A more serious accusation for the serious crime-writer is that there is something faintly primitive about the villain, Ya Ru. Ya Ru is a man who “loved the shadows.” He is a cog within the cogs of the Communist Party. A man who looks down on the world from his high tower, keeping his hands clean while his flunkies undertake the dirty work. And yet, at the end of the piece, as his desire for revenge against those who have so brutally wronged his ancestors starts to consume him, we discover him in London, moving out of the shadows, exposing himself most strangely. His plan to get rid of Birgitta reads like something in an old Poirot novel, or Miss Marple, rather than in a modern, globalized thriller. Mankell tells us on the hush-hush that Ya Ru’s fiendish plot to kill her by slipping ground-up glass into her coffee cup while she is eating breakfast in a busy hotel is an “old, sophisticated Chinese method of killing people.”
Such clichéd writing is disappointing. And clichés are not limited to the plot and characters. They also infect the prose in the end; we hear: “if you want to make an omelet, you have to break an egg,” and “the devil is always in the details.” At times, as the writing becomes more and more clunky, Mankell should remember his own maxim, spoken through the mouthpiece of Birgitta: “Her pen seemed to her like a chain saw clearing the undergrowth in a forest, and she needed to be careful in case there was a young deer hiding in there.”
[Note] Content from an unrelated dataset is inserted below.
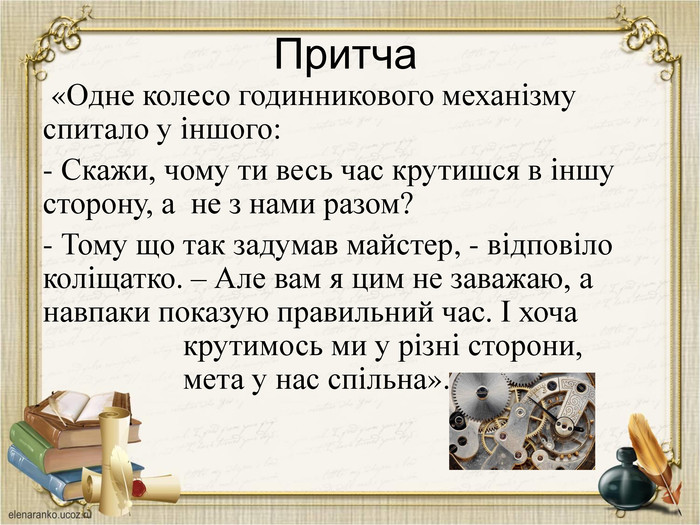 Притча

«Одне колесо годинникового механізму спитало у іншого:

- Скажи, чому ти весь час крутишся в іншу сторону, а не з нами разом?

- Тому що так задумав майстер, - відповіло коліщатко. – Але вам я цим не заважаю, а навпаки показую правильний час. І хоча крутимось ми у різні сторони, мета у нас спільна».

elenaranko.ucoz.ru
The Man from Beijing is ambitious, impassioned and brave, but it is also often unwieldy, awkward, and confusing. At one point in the novel, Birgitta describes watching a Jane Fonda movie and finding the plot “peculiar;” the same could be said here. And it is hard not to reach the conclusion that the book would have benefited from being kept on the leash, by retaining its initial focus. Perhaps by being properly contained by the red ribbon which could have so neatly tied everything together at the end, but didn’t. In a novel that explores the boundaries between political maneuverings and human rights, individual freedoms and state constraints, perhaps Mankell allowed himself the pleasure of too much freedom.